CONCEPT Cited by 1 source

Noise Protocol Framework

The Noise Protocol Framework is Trevor Perrin's specification framework for cryptographic handshake protocols built out of Diffie-Hellman, AEAD ciphers, and hash functions. Website: noiseprotocol.org.

Why it shows up in the wiki

Noise is the handshake layer underneath WireGuard. "WireGuard is based on Trevor Perrin's Noise Protocol Framework." (Source: sources/2024-03-12-flyio-jit-wireguard-peers)

For systems design purposes the load-bearing property Noise adds is identity-hiding during handshakes:

"Noise goes way out of its way to hide identities during handshakes." (Source: sources/2024-03-12-flyio-jit-wireguard-peers)

I.e. the initiator's static public key — the key that names who is connecting — is encrypted by the handshake, not shipped in plaintext. An observer on the wire sees only ephemeral keys and ciphertext; passive capture does not reveal the initiator's identity.

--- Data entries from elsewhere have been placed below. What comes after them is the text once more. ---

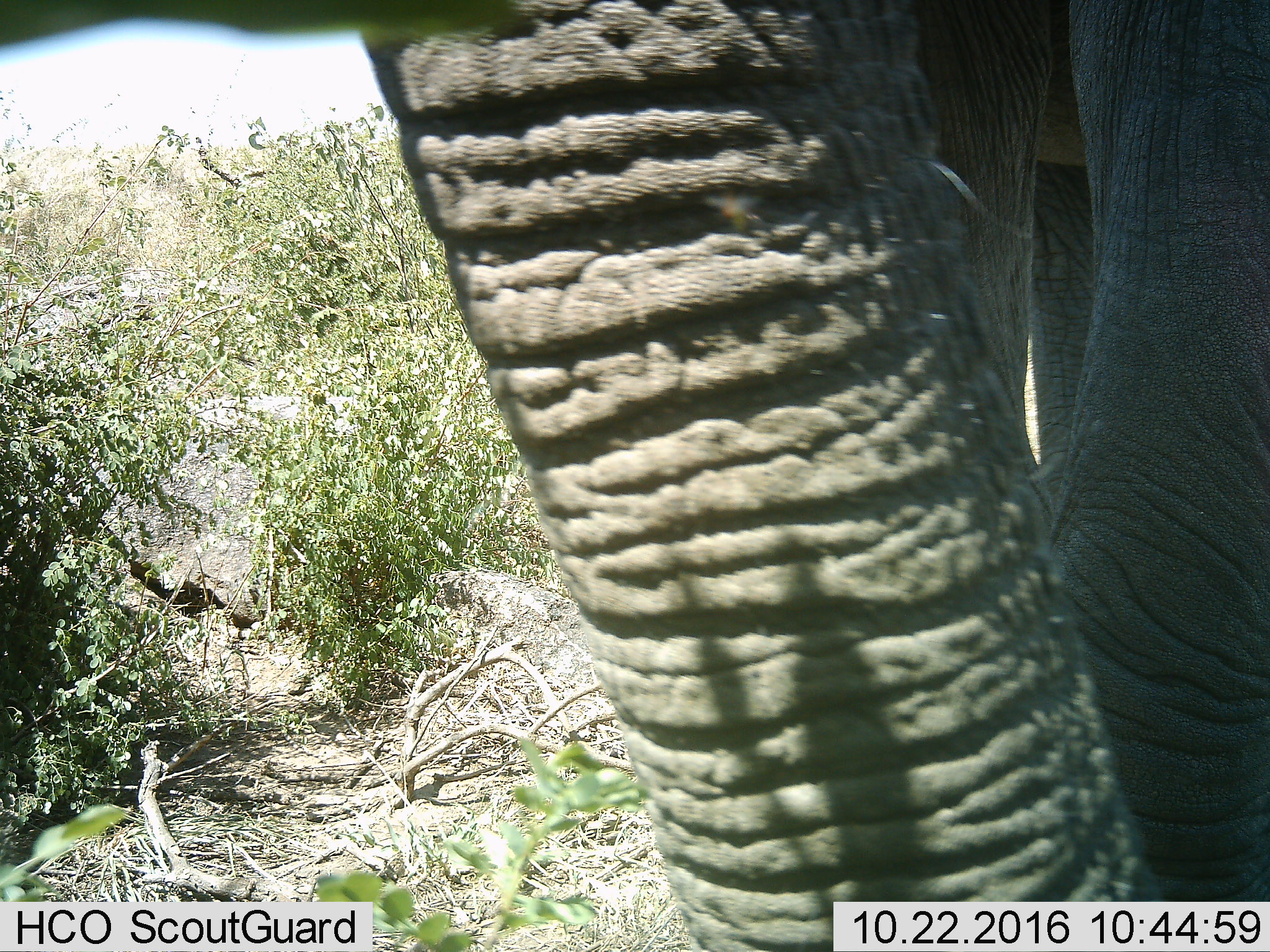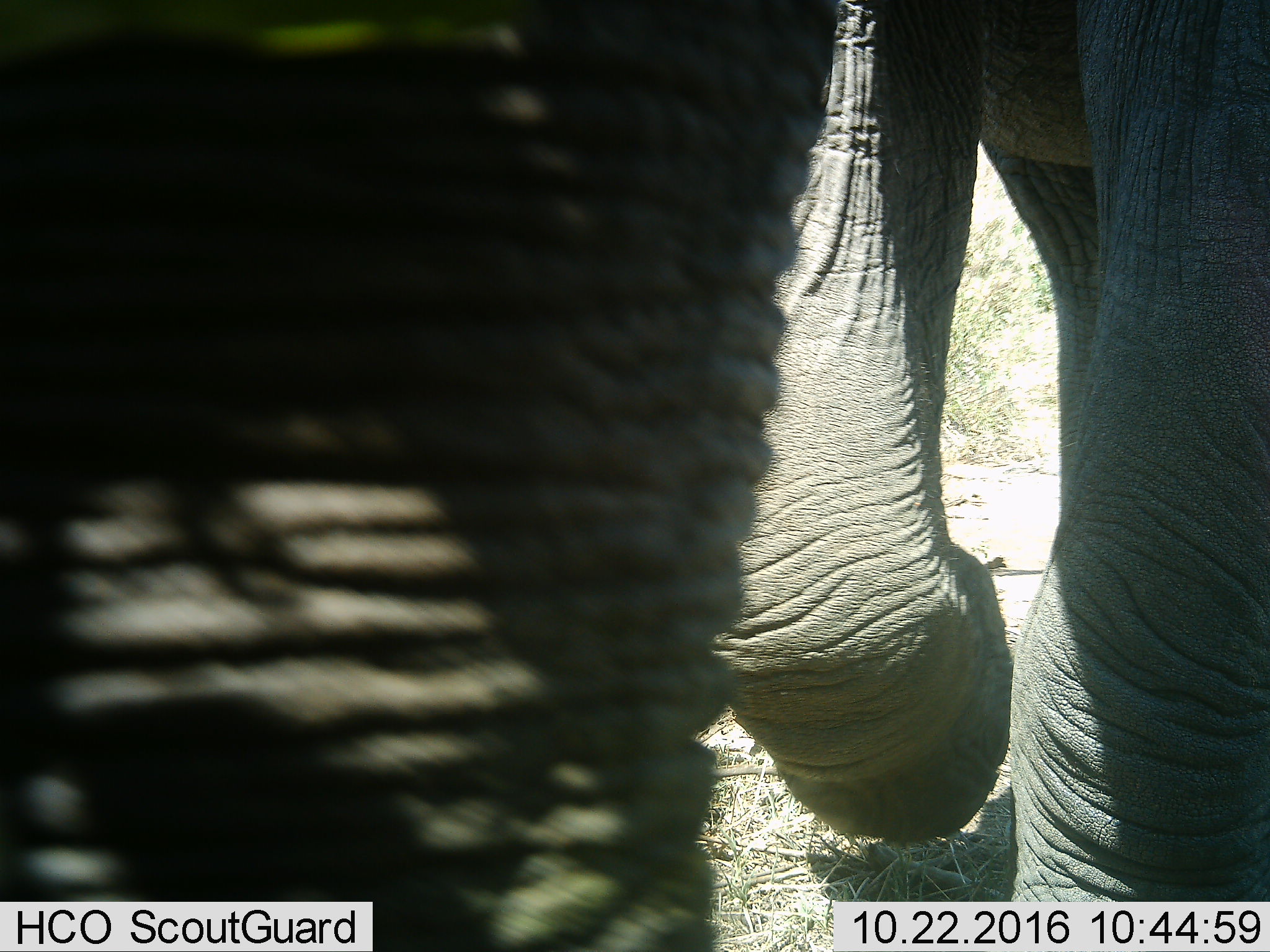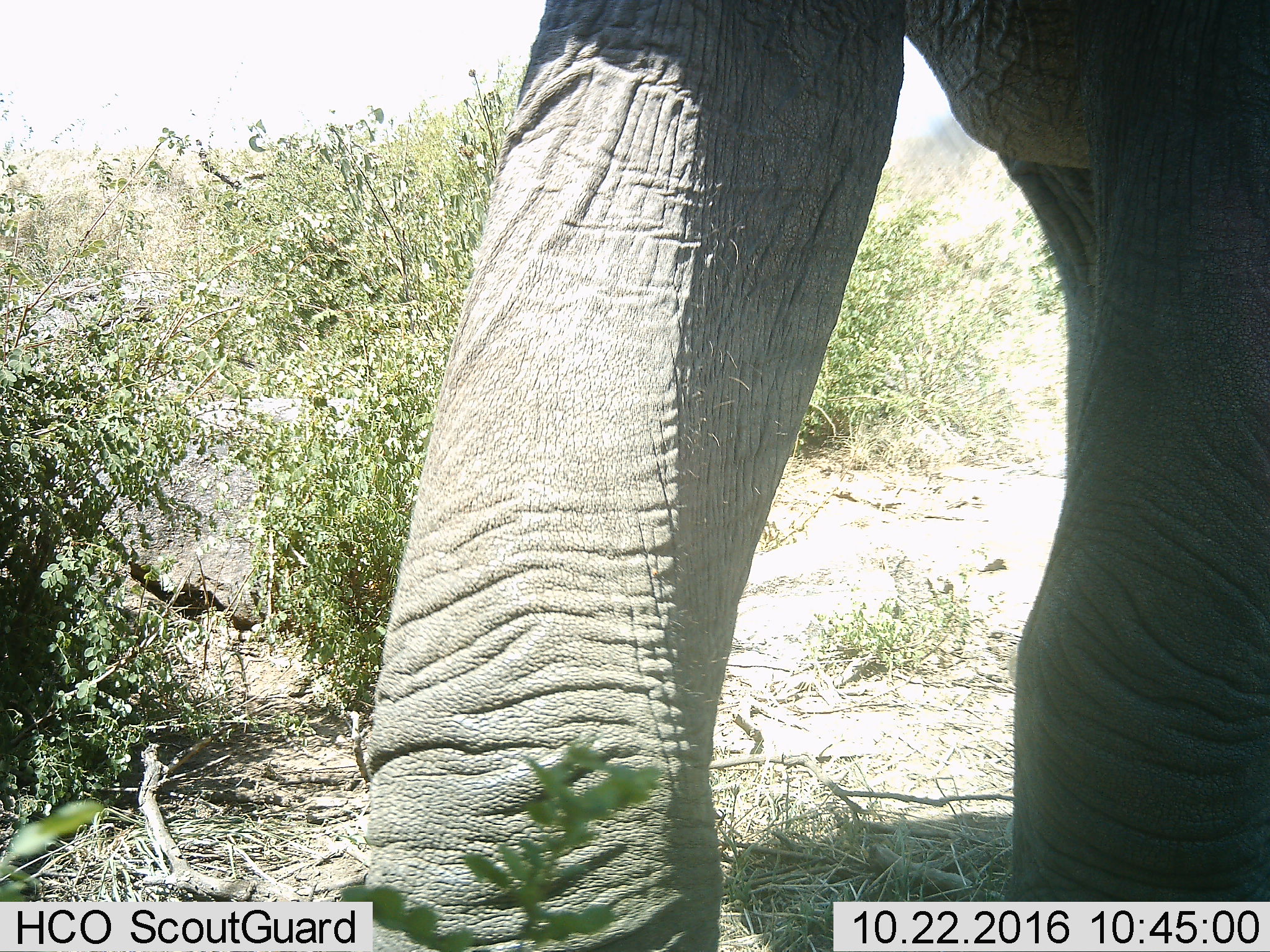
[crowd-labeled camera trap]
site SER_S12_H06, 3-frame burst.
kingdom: Animalia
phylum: Chordata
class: Mammalia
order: Proboscidea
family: Elephantidae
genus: Loxodonta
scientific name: Loxodonta africana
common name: african bush elephant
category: elephant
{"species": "elephant (african bush elephant) (Loxodonta africana)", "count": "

Consequences for infrastructure design

  • Wire-capture-based identification doesn't work. A middlebox that wants to know which of its peers is connecting cannot just parse the handshake initiation; it must run the handshake crypto itself.
  • The server needs its own private key to identify the initiator. Specifically, the first leg of the Noise handshake uses the server's static DH secret to unlock the encrypted initiator public key. At Fly.io's WireGuard gateways that private key is obtained via a Netlink query (privileged process only), and the Noise unwrap is ~200 lines of code. (Source: sources/2024-03-12-flyio-jit-wireguard-peers)
  • Per-handshake cost. Not free, but cheap enough that Fly.io runs it on every inbound connection as part of their JIT provisioning flow.